___ Supplied passage

Previewed recently at the Brisbane Show the new DAF LF 6X2 is all about the new model and lifting of the pusher axle. Unfortunately, in Australia, the concept of a pusher axle that can lift out of the way when it’s not needed is just something we are not used to. Simpler to engineer are lifting tag axles in the 6X2 and 6X4 space. In Australia, we deal with the 6.0 to 6.5-tonne front axle mass limit which has limited their popularity.
In Europe different front-axle weight rules make axle placement less critical. When European truck manufacturers are looking to import their truck brands to Australia, they have to see if any of their configurations can be matched to the needs of an Australian truck buyer.
The DAF LF 28 6X2 is a beneficial addition to the range of DAF trucks offered in Australia. Although aimed at a crowded market, it is offering something new and different. This new configuration can load up to its 23.5 tonnes gross vehicle mass, but once the mass at the back drops below 6.4 tonnes the pusher axle can be retracted.

______

*Work instructions*:
A. From the passage on the DAF LF 6X2, echo everything from "Previewed recently at" down to "Australian truck buyer.".
B. Answer these from the passage on the DAF LF 6X2:
(i) At which show was the new truck previewed?
(ii) What front axle mass limit applies in Australia?
(iii) Below what mass at the back can the pusher axle be retracted?

___ Provided information

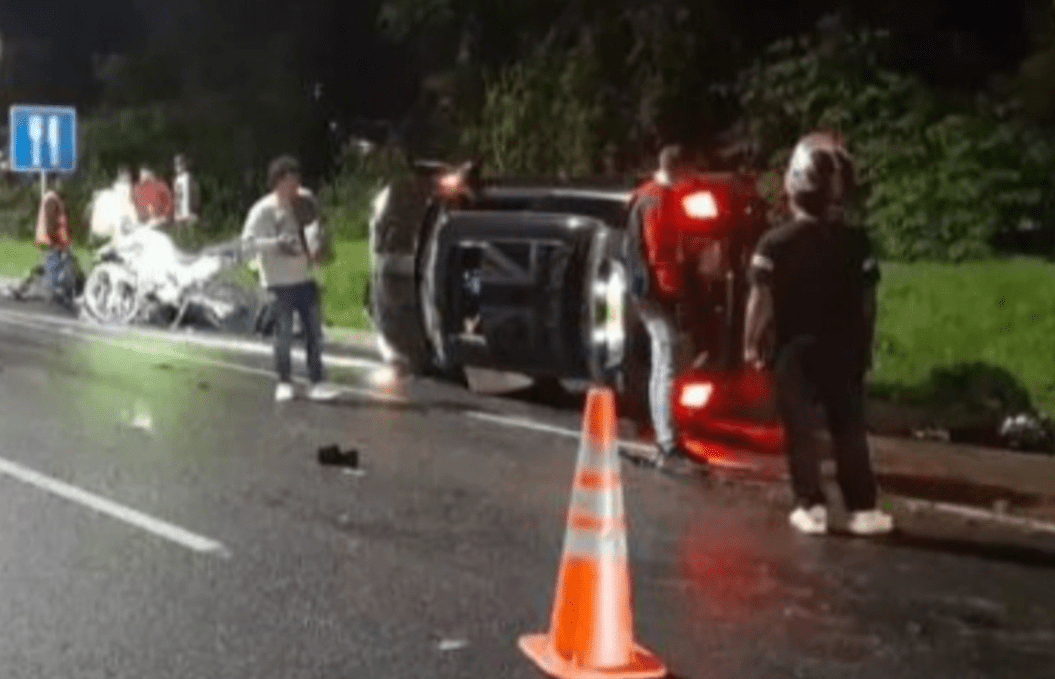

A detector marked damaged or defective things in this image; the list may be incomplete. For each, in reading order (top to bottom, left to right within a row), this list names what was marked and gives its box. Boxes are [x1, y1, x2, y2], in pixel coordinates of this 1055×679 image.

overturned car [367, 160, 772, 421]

______
___ Provided information

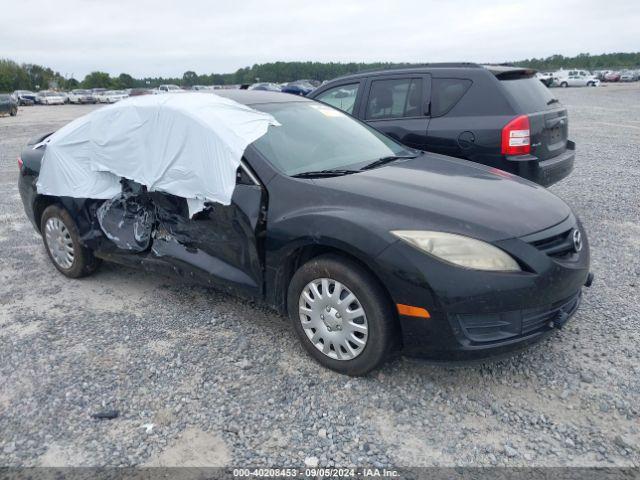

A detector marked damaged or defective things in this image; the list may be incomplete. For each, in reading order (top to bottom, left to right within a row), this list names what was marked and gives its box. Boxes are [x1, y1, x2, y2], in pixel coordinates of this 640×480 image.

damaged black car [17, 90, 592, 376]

______
___ Provided information

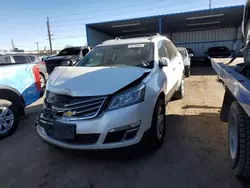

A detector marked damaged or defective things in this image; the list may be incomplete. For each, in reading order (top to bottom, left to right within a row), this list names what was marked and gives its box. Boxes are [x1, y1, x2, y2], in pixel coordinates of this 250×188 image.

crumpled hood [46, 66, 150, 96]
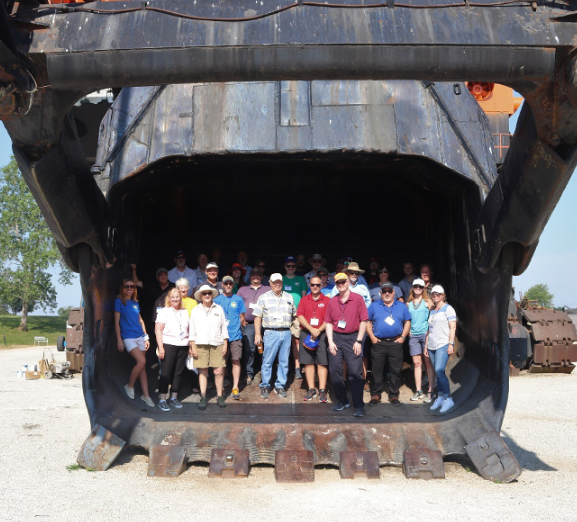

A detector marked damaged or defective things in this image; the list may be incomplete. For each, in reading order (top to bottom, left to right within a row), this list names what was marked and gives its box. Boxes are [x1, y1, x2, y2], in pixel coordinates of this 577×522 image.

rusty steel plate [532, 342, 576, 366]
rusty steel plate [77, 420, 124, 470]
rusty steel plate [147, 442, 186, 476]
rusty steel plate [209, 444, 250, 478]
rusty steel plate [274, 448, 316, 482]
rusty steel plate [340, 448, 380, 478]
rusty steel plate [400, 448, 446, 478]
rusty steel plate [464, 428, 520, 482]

______

*Responses for each task*:
A.
Previewed recently at the Brisbane Show the new DAF LF 6X2 is all about the new model and lifting of the pusher axle. Unfortunately, in Australia, the concept of a pusher axle that can lift out of the way when it’s not needed is just something we are not used to. Simpler to engineer are lifting tag axles in the 6X2 and 6X4 space. In Australia, we deal with the 6.0 to 6.5-tonne front axle mass limit which has limited their popularity.
In Europe different front-axle weight rules make axle placement less critical. When European truck manufacturers are looking to import their truck brands to Australia, they have to see if any of their configurations can be matched to the needs of an Australian truck buyer.

B.
(i) The Brisbane Show
(ii) 6.0 to 6.5 tonnes
(iii) 6.4 tonnes